**Source document:**
DeSimone said mass customization with 3D technology should be available within the next few years. "It's not a matter of if, it's a matter of when," he said.
Running-shoe companies, including Brooks, will need to convince consumers the technology is worth the extra cost. An Adidas Ultraboost shoe made with more traditional foam retails around $190, but the company's 3D technology starts at around $200.
"3D shoes have been pretty limited so far in terms of sales," said Matt Powell, senior industry analyst for the NPD Group. "I think we'll see more 3D shoes in the future as an on-the-fly experiment."
Brooks races to be first to perfect the tech
While most running-shoe companies are working on 3D technology, Brooks executives think they can perfect the technology first.
"We are obsessed with the runner and the run," Caprara said, citing the company's R&D investments (the instrumental treadmill I used was one of the first), development of technology like the online gait-analysis, and the focus on more than just the foot and ankle.
Brooks also has provided more than 10,000 pairs of shoes to test runners and collected detailed surveys from more than 38,000 runners in the past five years.
"We have dreamed about the opportunity to put Run Signature to work for runners in a big way," Caprara said. "This technology is the unlock we need to make that happen."

**Data block:**
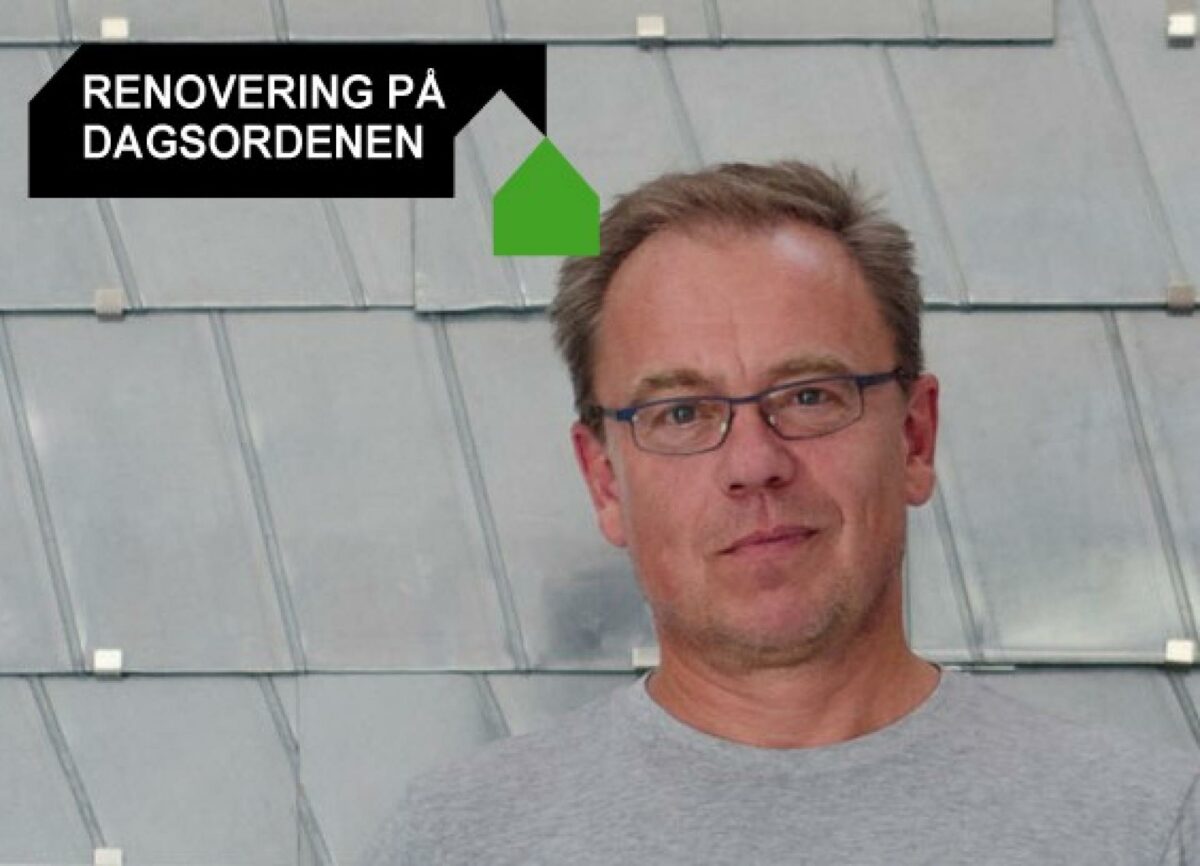 Partner Søren Nielsen, Vandkunsten.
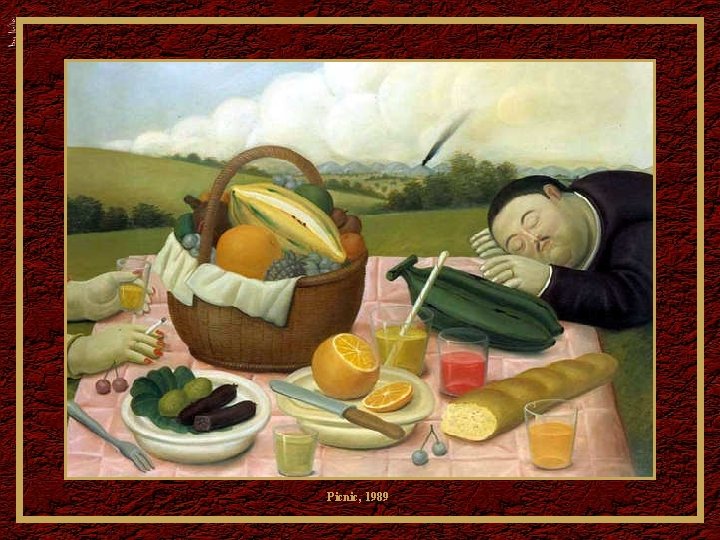 Picnic, 1989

**Request 1:** Reproduce verbatim the passage of the article on 3D running-shoe technology between "Brooks races to" and "past five years.", inclusive.
**Request 2:** Supply the continuation of the article on 3D running-shoe technology, beginning after its last sentence.

**Result 1:**
Brooks races to be first to perfect the tech
While most running-shoe companies are working on 3D technology, Brooks executives think they can perfect the technology first.
"We are obsessed with the runner and the run," Caprara said, citing the company's R&D investments (the instrumental treadmill I used was one of the first), development of technology like the online gait-analysis, and the focus on more than just the foot and ankle.
Brooks also has provided more than 10,000 pairs of shoes to test runners and collected detailed surveys from more than 38,000 runners in the past five years.

**Result 2:**
The new 3D shoe, which features a sock-like upper and a sole that looks like a series of spiderwebs, will be released next year. Insider got the first look at the still-unnamed shoe. It's expected to cost a premium, although the company hasn't revealed pricing.
The shoe will eventually be "your" shoe, but not at first. Caprara said the early versions will be somewhat "rudimentary," but as Brooks gathers more data and the technology improves, the options will grow from "three to 300 to 3,000 to 3 million."
Caprara said the shoe will be the start of a 10- to 15-year journey of fine-tuning the technology.
In order to do that, Brooks will continue to gather data on the Run Signature of Brooks customers, both through wearables and through visits with sports doctors and retail partners.
The shoe, he said, "is the Trojan horse that gets us through the door."